### Extracted text
Statistics NZ industry and labour statistics manager Diane Ramsay said the labour market was showing signs of improvement and employment was growing slowly.
Unemployment was down from a year ago, but up slightly since the start of the year. Wage inflation continued to be restrained.
Yesterday was the first day Statistics NZ had released the full suite of quarterly labour market statistics on the same day. It gave a more complete picture of the labour market, she said.
''This growth in employment lines up with the moderate economic recovery we've seen. Employment was falling during 2012 while growth in economic activity was slower.''
Economic growth continued to be led by Canterbury, Ms Ramsay said. More people were employed in Canterbury but the number of hours worked across the other regions also rose. The rise in hours outpaced the growth in employment in the rest of New Zealand.
Wage inflation, as measured by the Labour Cost Index, eased to 1.7% in the year to June, down from 2% at June last year. Wage rates for more than half of the positions surveyed in the index increased during the year.
Of those that rose, the average increase was the lowest since the December 2000 quarter at 3.4%, she said.
Annual consumer price inflation was at its lowest since 1999.
Growth in wages measured by the Quarterly Employment Survey continued to ease. Average ordinary time hourly earnings rose by 2.1% over the year, the lowest wage growth since the December 2010 quarter, Ms Ramsay said.
ANZ senior economist Mark Smith said the rise in the unemployment rate was not surprising, given it came on the heels of a large fall in March.
''An improving economic outlook is starting to translate into hiring, although employment growth remains stronger in the Canterbury region and in the construction sector. Neither are surprising.''
There were more positive signs more broadly, he said. Strong increases in paid hours for real estate and business services highlighted the possibility of a sizeable lift in second quarter services GDP (gross domestic product) and beyond.

### What is asked
1. In the labor market text, what level did wage inflation as measured by the Labour Cost Index ease to in the year to June?
2. Write out the labor market text word for word from "Annual consumer price" to "fall in March.".
The entries play no part in this.

(Spatial reasoning question data)
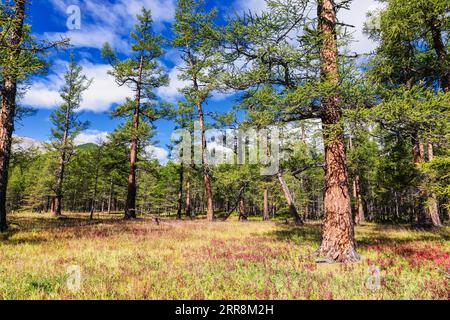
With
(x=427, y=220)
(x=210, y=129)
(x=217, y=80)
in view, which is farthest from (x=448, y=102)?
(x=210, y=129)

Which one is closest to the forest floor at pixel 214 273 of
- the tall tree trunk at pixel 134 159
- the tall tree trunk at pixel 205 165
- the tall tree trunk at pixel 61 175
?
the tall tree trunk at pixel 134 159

...

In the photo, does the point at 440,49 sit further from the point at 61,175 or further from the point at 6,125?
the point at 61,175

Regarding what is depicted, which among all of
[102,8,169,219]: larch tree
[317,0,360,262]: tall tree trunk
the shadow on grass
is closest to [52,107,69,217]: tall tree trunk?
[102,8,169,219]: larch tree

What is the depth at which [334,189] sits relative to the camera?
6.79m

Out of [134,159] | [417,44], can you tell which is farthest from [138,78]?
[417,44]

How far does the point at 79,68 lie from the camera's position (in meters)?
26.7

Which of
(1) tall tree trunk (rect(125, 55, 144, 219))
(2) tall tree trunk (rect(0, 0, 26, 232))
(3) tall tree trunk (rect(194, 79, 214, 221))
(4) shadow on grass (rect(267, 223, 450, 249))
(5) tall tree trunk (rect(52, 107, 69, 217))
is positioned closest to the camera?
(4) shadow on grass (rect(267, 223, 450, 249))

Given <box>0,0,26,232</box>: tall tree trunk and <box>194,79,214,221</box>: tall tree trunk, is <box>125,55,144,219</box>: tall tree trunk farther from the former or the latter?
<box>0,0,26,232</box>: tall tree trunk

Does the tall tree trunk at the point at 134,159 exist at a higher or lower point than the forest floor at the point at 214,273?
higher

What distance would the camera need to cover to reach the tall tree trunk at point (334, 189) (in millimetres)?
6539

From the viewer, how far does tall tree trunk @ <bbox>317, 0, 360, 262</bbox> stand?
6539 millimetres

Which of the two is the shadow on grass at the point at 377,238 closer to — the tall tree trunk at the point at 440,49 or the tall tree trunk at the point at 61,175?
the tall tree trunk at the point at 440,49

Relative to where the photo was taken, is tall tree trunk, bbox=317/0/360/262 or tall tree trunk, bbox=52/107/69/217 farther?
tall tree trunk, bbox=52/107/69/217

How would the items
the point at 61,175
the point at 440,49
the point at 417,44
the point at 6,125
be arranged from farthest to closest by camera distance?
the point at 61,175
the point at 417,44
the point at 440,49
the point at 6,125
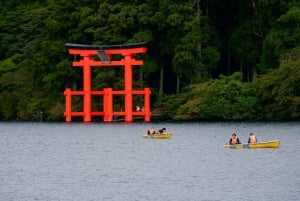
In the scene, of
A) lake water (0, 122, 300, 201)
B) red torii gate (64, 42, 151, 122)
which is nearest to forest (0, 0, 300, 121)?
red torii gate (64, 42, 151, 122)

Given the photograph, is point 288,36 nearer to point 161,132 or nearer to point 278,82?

### Exercise solutions
1. It eased to 1.7%, down from 2% at June last year.

2.
Annual consumer price inflation was at its lowest since 1999.
Growth in wages measured by the Quarterly Employment Survey continued to ease. Average ordinary time hourly earnings rose by 2.1% over the year, the lowest wage growth since the December 2010 quarter, Ms Ramsay said.
ANZ senior economist Mark Smith said the rise in the unemployment rate was not surprising, given it came on the heels of a large fall in March.